Teachers In Hawaii Resort To Crowdfunding For School Supplies

Teachers In Hawaii Resort To Crowdfunding For School Supplies

The following article is provided by Civil Beat.

By Alia Wong

Mrs. Romero really needs eight cushions so that her elementary school pupils don't have to sit on the cold, hard tile at her feet during reading time.

Rather than do it the old-fashioned way, by turning to her Parent Teacher Association in search of donations, she is reaching out directly to the public via a crowdfunding campaign.

On the Donors Choose website, she explains why anyone who wants to should help to satisfy her students' needs. "Upper elementary classes are not set up to have students seated on the floor," she wrote as part of her plea.

"We do not have carpets or area rugs, nor do we have the funding to purchase these items," she said, adding that easily distracted students focus better when they are close to her as she reads aloud. After all, she says, "Our floor time is probably the only time these kids ever get read to."

Romero's students will have somewhere to sit if she succeeds in raising $509 by January 5.

Think of DonorsChoose.org as a Kickstarter for public education. Much like the giant crowdfunding site that helps people raise money for creative endeavors, on DonorsChoose.org teachers across the country collect donations for classroom projects.

Popular crowdfunding campaigns on websites like Kickstarter and Indiegogo raised a total $2.7 billion dollars from more than 1 million people around the world in 2012 to support an array of creative and business projects, according to the 2013 Crowdfunding Industry report. The crowdfunding industry is projected to grow to $5.1 billion this year.

The increasingly popular funding method, which initially was used to support fairly small artistic, creative and inventive projects, is now funding more ambitious ones, including an array of multimillion-dollar films.

On a smaller scale, thousands of teachers around the country have gotten in on the trend, and they are currently being joined by dozens in Hawaii.

Overall, public school teachers across the islands are seeking funding for 70 individual "projects" posted on Donors Choose, which describes itself as a charity website.

The innovative local funding efforts shed some light on the range of resources that are absent from classrooms on isles. That is because the Hawaii campaigns are trying to secure money for things that public schools in some parts of the country provide directly to teachers. One teacher wants colored pencils, glue sticks and other basic arts supplies for her middle school class.

Some of the teachers are seeking support for technology. Three teachers each want a pair of Google Chromebooks for their students. (That adds up to less than $750 per teacher.) Another wants iPads.

Many of the teachers promise to help students transition into Common Core — a new set of math and language arts education standards that have been adopted in nearly every state.

One study suggests that U.S. public school teachers spent on average about $485 of their own money last year on school supplies and other classroom materials, a tendency that local educators have highlighted in their rallies to secure higher wages and increased investment in the state’s public schools.
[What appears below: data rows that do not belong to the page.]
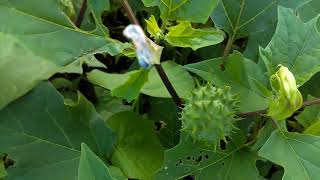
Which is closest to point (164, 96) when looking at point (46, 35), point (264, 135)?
point (264, 135)

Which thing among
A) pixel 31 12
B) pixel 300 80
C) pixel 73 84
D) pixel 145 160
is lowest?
pixel 145 160

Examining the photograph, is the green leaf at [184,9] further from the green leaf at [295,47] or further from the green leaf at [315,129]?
the green leaf at [315,129]

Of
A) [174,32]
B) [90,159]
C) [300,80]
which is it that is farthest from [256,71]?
[90,159]

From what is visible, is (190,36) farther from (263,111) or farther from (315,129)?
(315,129)

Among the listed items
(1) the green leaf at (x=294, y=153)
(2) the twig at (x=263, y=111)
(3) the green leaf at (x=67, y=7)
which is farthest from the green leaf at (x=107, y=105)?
(1) the green leaf at (x=294, y=153)

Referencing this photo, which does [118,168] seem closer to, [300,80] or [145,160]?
[145,160]

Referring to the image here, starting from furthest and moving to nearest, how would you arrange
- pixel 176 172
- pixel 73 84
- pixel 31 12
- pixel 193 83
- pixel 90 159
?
pixel 73 84 < pixel 193 83 < pixel 176 172 < pixel 31 12 < pixel 90 159
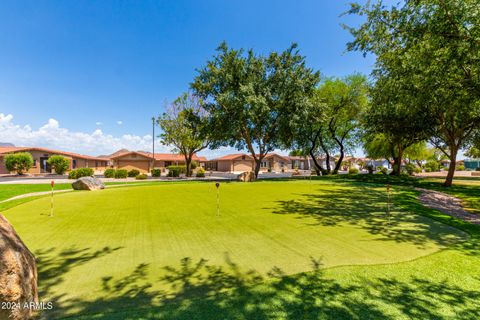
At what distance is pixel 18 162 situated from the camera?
3384 centimetres

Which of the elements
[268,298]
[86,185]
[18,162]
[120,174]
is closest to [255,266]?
[268,298]

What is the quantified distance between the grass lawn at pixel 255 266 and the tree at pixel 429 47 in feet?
23.0

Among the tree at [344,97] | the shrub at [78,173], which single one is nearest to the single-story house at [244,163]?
the tree at [344,97]

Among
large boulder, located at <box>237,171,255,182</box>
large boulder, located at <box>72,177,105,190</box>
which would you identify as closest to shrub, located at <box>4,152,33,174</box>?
large boulder, located at <box>72,177,105,190</box>

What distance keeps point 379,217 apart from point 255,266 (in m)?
6.34

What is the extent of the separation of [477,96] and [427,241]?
10228 mm

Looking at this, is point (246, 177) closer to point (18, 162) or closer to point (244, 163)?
point (244, 163)

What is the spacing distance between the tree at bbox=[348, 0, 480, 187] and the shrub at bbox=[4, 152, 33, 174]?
143ft

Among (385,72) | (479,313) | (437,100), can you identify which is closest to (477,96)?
(437,100)

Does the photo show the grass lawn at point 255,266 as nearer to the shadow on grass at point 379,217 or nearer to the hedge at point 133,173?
the shadow on grass at point 379,217

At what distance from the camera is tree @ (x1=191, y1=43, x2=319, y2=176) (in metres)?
25.5

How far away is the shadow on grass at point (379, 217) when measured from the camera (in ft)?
21.3

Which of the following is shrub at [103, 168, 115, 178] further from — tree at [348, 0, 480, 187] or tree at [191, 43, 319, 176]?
tree at [348, 0, 480, 187]

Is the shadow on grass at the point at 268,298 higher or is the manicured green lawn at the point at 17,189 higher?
the manicured green lawn at the point at 17,189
Hawaii Department of Education officials say alternative funding sources such as crowdfunding websites are critical to subsidize classroom basics that the state’s budget simply can’t afford. In this view, DonorsChoose.org is another outside funding tool, along with more traditional support from corporate foundations and community organizations.

The department, according to Spokeswoman Donalyn Dela Cruz, encourages and supports teachers and staff “who continuously go the extra mile in looking for ways to fund programs that the department is unable to budget for.”

Another spokeswoman also pointed to big-ticket, school-specific donations from companies such as Atlas Insurance and the McInerny Foundation.

In this case, pledgers can give as much as they want to a project, and DonorsChoose.org provides the school supplies only after a project is fully funded. The site only ships or delivers the supplies once they’ve secured all of the funding, to ensure that donors’ money is spent as it was intended.

The site says that 70 percent of the projects posted on its site are successful.

The least-expensive Hawaii project listed on the website costs $223 and would buy a keyboard and stylus that students in Mrs. Indica’s Aiea High School class can connect to their iPads. The biggest campaign is for $15,900, money that would fund 30 iPad minis, along with some additional supplies, for students in Mrs. Gibson’s Kilauea Elementary School classroom. (The site only lists the last names of teachers who are seeking funding.)

But iPads, which along with laptops are already being gradually introduced into Hawaii classrooms to support the new Common Core standards, are just part of the picture.

One teacher is asking for 14 books about the human body ($176), while another is requesting a Yacker Tracker that helps middle-school students monitor their noise levels ($222).

Others are seeking tools to help boost literacy for all types of learners, such as a $349 project that’s asking for audio books for special-needs preschoolers.

Hawaii still has a small presence on the site — by contrast the state of New York has 1,285 projects — but efforts are underway to get more local teachers to use it.